==== Passage to read ====
Mental Health Conditions May Share a Common Brain Network

Scientists suggest this discovery may partially explain the high rates of co-occurring mental health conditions.

Mental health conditions such as anxiety and depression can often occur together. Because of this overlap, scientists suspect there may be a neurobiological explanation for several different psychiatric disorders.

To investigate this theory further, researchers from Brigham and Woman’s Hospital examined 193 studies to determine if various mental health conditions share a common brain network. Their findings appear in Nature Human Behavior.

The team analyzed the brain data from over 15,000 people without a mental health condition and those diagnosed with depression, schizophrenia, bipolar disorder (BD), anxiety, obsessive-compulsive disorder (OCD), and substance use disorder (SUD).

In one-third of the studies examined, the scientists found decreased gray matter in the anterior cingulate and insula — two brain regions associated with mental health conditions. However, neurodegenerative disorders also showed reductions in gray matter in these regions.

But when the team used a wiring diagram of the brain to test network connections, they found a transdiagnostic network specific to gray matter changes associated with mental health conditions — not neurodegenerative disorders.

Investigating further, the team found that no individual mental health condition was responsible for the network they found.
==== Exercise data ====
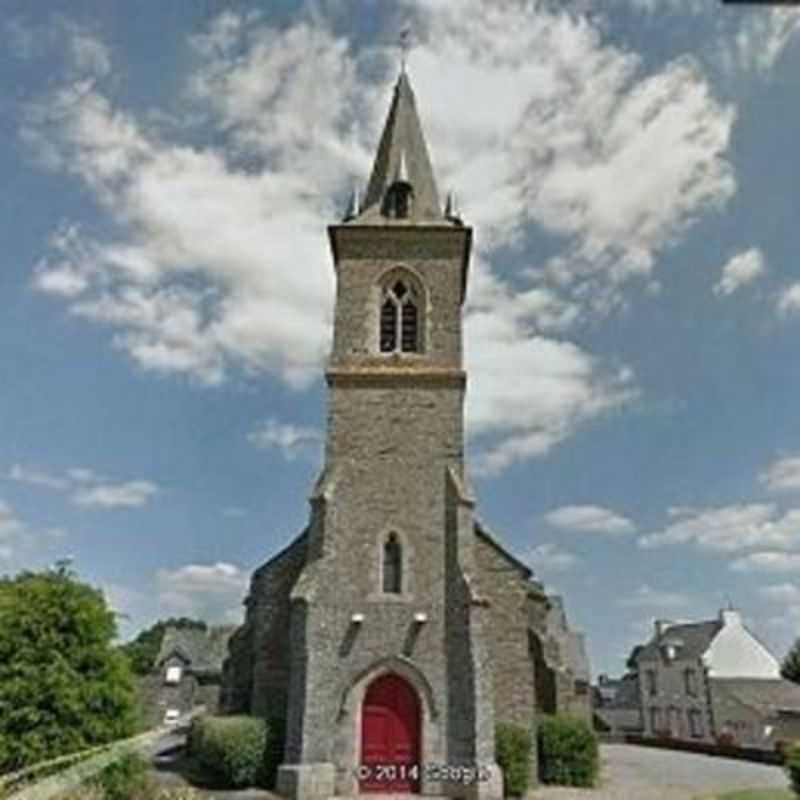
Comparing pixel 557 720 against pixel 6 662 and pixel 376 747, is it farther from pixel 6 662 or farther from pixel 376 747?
pixel 6 662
====
=== Exercises to complete ===
(a) From the article on a shared brain network, return the passage from "The team analyzed" to "use disorder (SUD).".
(b) List the mental health diagnoses that the brain-network article names for the people whose brain data the team analyzed.
(c) Write what comes next in the article on a shared brain network, starting after its final sentence.
The lines that come after the article are separate material and have nothing to do with it.

=== Task-by-task outputs ===
(a)
The team analyzed the brain data from over 15,000 people without a mental health condition and those diagnosed with depression, schizophrenia, bipolar disorder (BD), anxiety, obsessive-compulsive disorder (OCD), and substance use disorder (SUD).

(b)
- depression
- schizophrenia
- bipolar disorder (BD)
- anxiety
- obsessive-compulsive disorder (OCD)
- substance use disorder (SUD)

(c)
In addition, after analyzing the brain imaging from people with head trauma and a mental health condition, the team found that trauma-induced lesions in the transdiagnosis network increased the likelihood of multiple psychiatric conditions. Moreover, neurosurgical ablation brain data from people with severe mental health disorders also aligned with the network.

According to a news release, the authors note their discovery seems to challenge the idea that decreases in anterior cingulate and insula gray matter are causally associated with mental health disorders.

They explain that, instead, the posterior parietal cortex is the brain network node most likely to be causally associated with mental health conditions.

“We found that lesions to those regions were correlated with less psychiatric illness, not more, so atrophy in that cingulate and insula may be a consequence or a compensation for psychiatric illness rather than a cause of it,” corresponding author Joseph J. Taylor, MD, PhD, said in the news release.

The study authors suggest that their discovery opens an avenue of new research looking into circuit-based differences in mental health disorders. Their plan for future investigations includes using Transcranial Magnetic Stimulation (TMS) to modify the posterior parietal region of the brain. Moreover, the scientists hope to identify neuromodulation targets for people with comorbid mental health conditions.